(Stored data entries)
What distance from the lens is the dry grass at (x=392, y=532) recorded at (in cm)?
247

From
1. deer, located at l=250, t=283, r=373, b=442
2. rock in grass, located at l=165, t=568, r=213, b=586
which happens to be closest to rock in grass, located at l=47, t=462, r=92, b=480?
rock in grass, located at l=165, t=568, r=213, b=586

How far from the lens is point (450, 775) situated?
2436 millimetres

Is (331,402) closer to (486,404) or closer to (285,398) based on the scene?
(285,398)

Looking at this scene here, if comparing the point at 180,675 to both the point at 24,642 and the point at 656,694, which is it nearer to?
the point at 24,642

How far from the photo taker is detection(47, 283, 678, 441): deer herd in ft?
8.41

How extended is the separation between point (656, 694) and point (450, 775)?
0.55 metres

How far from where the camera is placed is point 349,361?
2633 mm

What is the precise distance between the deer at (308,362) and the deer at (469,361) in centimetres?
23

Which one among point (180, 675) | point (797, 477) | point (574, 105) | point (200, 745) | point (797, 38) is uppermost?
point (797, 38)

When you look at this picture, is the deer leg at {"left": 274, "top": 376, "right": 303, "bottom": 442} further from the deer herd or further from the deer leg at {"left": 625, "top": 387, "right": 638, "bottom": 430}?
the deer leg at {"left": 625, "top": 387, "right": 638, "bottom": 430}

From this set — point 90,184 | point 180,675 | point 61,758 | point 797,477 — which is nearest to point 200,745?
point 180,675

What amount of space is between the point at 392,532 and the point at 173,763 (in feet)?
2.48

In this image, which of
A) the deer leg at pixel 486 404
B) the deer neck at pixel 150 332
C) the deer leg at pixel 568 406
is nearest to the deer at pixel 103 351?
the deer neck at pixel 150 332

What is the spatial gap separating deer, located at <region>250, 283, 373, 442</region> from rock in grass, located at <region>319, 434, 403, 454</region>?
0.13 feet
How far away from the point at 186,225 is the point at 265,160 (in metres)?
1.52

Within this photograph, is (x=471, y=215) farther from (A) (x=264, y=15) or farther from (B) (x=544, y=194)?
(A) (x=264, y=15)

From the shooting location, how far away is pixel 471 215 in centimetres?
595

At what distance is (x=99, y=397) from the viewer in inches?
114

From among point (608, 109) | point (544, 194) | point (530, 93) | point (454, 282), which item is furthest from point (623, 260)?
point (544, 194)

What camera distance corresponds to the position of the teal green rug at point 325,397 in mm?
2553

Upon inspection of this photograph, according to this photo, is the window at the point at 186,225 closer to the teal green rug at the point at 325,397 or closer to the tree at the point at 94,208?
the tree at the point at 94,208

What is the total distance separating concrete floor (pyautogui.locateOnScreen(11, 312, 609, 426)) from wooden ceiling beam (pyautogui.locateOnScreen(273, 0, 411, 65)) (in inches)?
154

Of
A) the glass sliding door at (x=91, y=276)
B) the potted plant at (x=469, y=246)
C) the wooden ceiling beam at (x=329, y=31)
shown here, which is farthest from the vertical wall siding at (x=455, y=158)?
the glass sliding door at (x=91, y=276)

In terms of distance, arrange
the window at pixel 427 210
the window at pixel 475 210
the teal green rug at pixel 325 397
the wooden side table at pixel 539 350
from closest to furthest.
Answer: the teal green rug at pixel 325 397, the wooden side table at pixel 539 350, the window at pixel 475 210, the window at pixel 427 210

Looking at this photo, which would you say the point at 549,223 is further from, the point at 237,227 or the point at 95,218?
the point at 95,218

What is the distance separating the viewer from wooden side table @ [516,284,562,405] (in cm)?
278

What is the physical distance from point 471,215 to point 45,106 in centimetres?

- _STATED PROBLEM_: Repeat every entry exactly as written above.

- _TASK OUTPUT_:
What distance from the lens is the dry grass at (x=392, y=532) recorded at (in cm)?
247

From
1. deer, located at l=250, t=283, r=373, b=442
2. rock in grass, located at l=165, t=568, r=213, b=586
which happens to be closest to rock in grass, located at l=47, t=462, r=92, b=480?
rock in grass, located at l=165, t=568, r=213, b=586

How far from the lens is point (450, 775) situated?
2436 millimetres

Is (331,402) closer to (486,404) or closer to (285,398) based on the scene?
(285,398)

Looking at this scene here, if comparing the point at 180,675 to both the point at 24,642 and the point at 656,694, which is it nearer to?
the point at 24,642

How far from the photo taker is detection(47, 283, 678, 441): deer herd in ft?
8.41

How extended is the separation between point (656, 694) and point (450, 775)?
0.55 metres

How far from where the camera is placed is point 349,361?
2633 mm

What is the precise distance between the deer at (308,362) and the deer at (469,361) in centimetres?
23

Which one among point (180, 675) | point (797, 477) | point (574, 105) | point (200, 745) | point (797, 38) is uppermost?
point (797, 38)

When you look at this picture, is the deer leg at {"left": 274, "top": 376, "right": 303, "bottom": 442} further from the deer herd or further from the deer leg at {"left": 625, "top": 387, "right": 638, "bottom": 430}?
the deer leg at {"left": 625, "top": 387, "right": 638, "bottom": 430}

From this set — point 90,184 | point 180,675 | point 61,758 | point 797,477 — which is nearest to point 200,745?
point 180,675

What amount of space is between the point at 392,532 and the point at 173,763 (in feet)?
2.48

In this image, which of
A) the deer leg at pixel 486 404
B) the deer neck at pixel 150 332
C) the deer leg at pixel 568 406
is nearest to the deer at pixel 103 351?
the deer neck at pixel 150 332

What is the spatial gap separating deer, located at <region>250, 283, 373, 442</region> from rock in grass, located at <region>319, 434, 403, 454</region>?
0.13 feet
How far away from the point at 186,225 is the point at 265,160 (in metres)?
1.52

Within this photograph, is (x=471, y=215) farther from (A) (x=264, y=15) or farther from (B) (x=544, y=194)?
(A) (x=264, y=15)

From the shooting location, how far away is pixel 471 215 in centimetres?
595

At what distance is (x=99, y=397) from the viewer in inches?
114

From among point (608, 109) | point (544, 194) | point (530, 93) | point (454, 282), which item is furthest from point (623, 260)?
point (544, 194)

What camera distance corresponds to the position of the teal green rug at point 325,397 in mm?
2553

Upon inspection of this photograph, according to this photo, is the window at the point at 186,225 closer to the teal green rug at the point at 325,397 or closer to the tree at the point at 94,208?
the tree at the point at 94,208

What is the total distance separating concrete floor (pyautogui.locateOnScreen(11, 312, 609, 426)) from wooden ceiling beam (pyautogui.locateOnScreen(273, 0, 411, 65)) (in inches)?
154

Of
A) the glass sliding door at (x=91, y=276)
B) the potted plant at (x=469, y=246)
C) the wooden ceiling beam at (x=329, y=31)
shown here, which is farthest from the vertical wall siding at (x=455, y=158)?
the glass sliding door at (x=91, y=276)

In terms of distance, arrange
the window at pixel 427 210
the window at pixel 475 210
the teal green rug at pixel 325 397
the wooden side table at pixel 539 350
from closest to furthest.
Answer: the teal green rug at pixel 325 397, the wooden side table at pixel 539 350, the window at pixel 475 210, the window at pixel 427 210

Looking at this photo, which would you say the point at 549,223 is further from, the point at 237,227 or the point at 95,218?
the point at 95,218

What is the distance separating the viewer from wooden side table @ [516,284,562,405] (in cm)?
278

What is the physical distance from point 471,215 to point 45,106 in centimetres?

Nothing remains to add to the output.